Se, adicionalmente, considerarmos o ano eleitoral, a decisão extrema pela greve se torna ainda mais injustificada à medida que todas as demandas e reivindicações, são lideradas por atores corporativos com fortes ligações político partidárias, as quais poderiam e deveriam, sim, serem instrumentos robustos no jogo democrático da Política e não “causa” para uma desastrosa articulação de cunho puramente eleitoreiro, como parece ter sido nesse primeiro momento.
O fato é que, nesse ambiente, submeter a sociedade baiana a um Mal Público compulsório, que é a consequência imediata da situação de greve, é um recurso que só poderia ser compreendido num momento de exceção e não no pleno exercício de negociações democráticas. O terror, as vidas que foram perdidas, as propriedades que foram saqueadas e a violência que todos fomos submetidos não podem ser justificados por uma situação que, ao fim, foi “resolvida” em apenas 36 horas.
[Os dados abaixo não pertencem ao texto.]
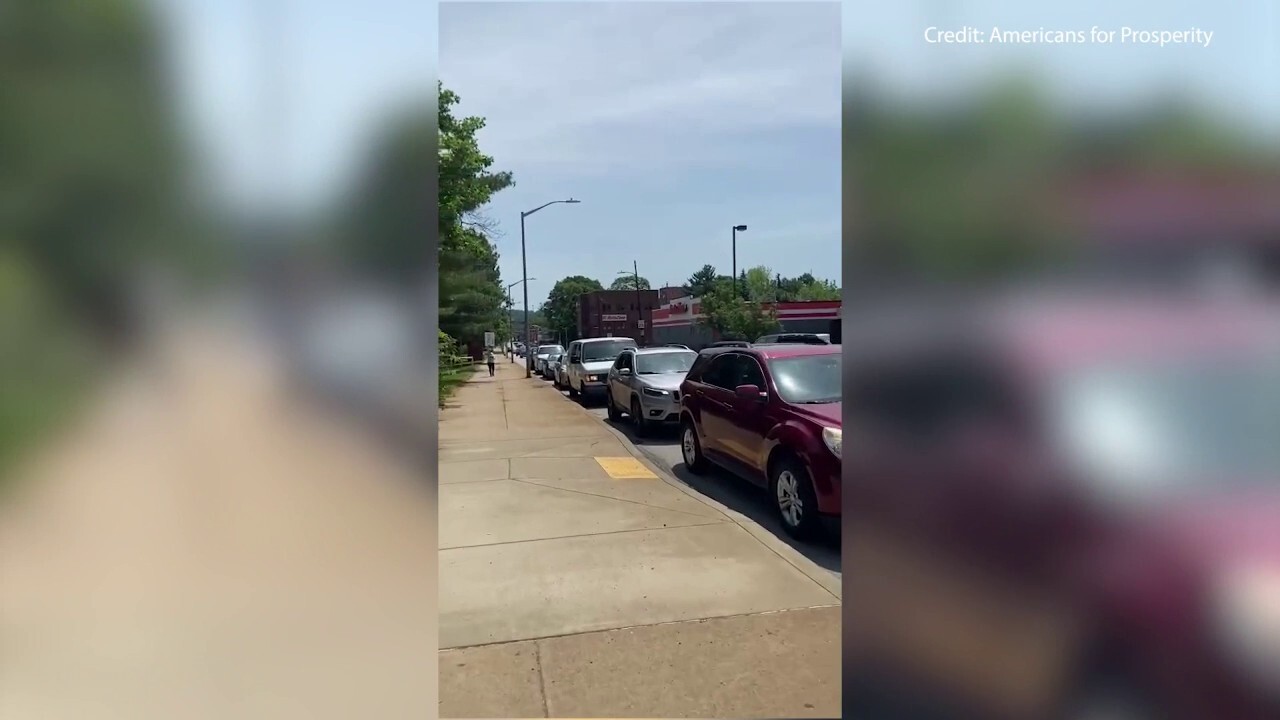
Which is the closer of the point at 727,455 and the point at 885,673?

Cabe a pergunta: essa rápida paralização teria sido suficiente para os ajustes históricos e estruturais tão necessários aos anseios que a categoria, legitimamente, tanto almeja? Aqui, se impõe uma segunda pergunta: quais os efeitos reais que ficarão em todo o processo de negociação e avanços que vinham sendo desenhado por todos os atores políticos dessa tão complexa arena?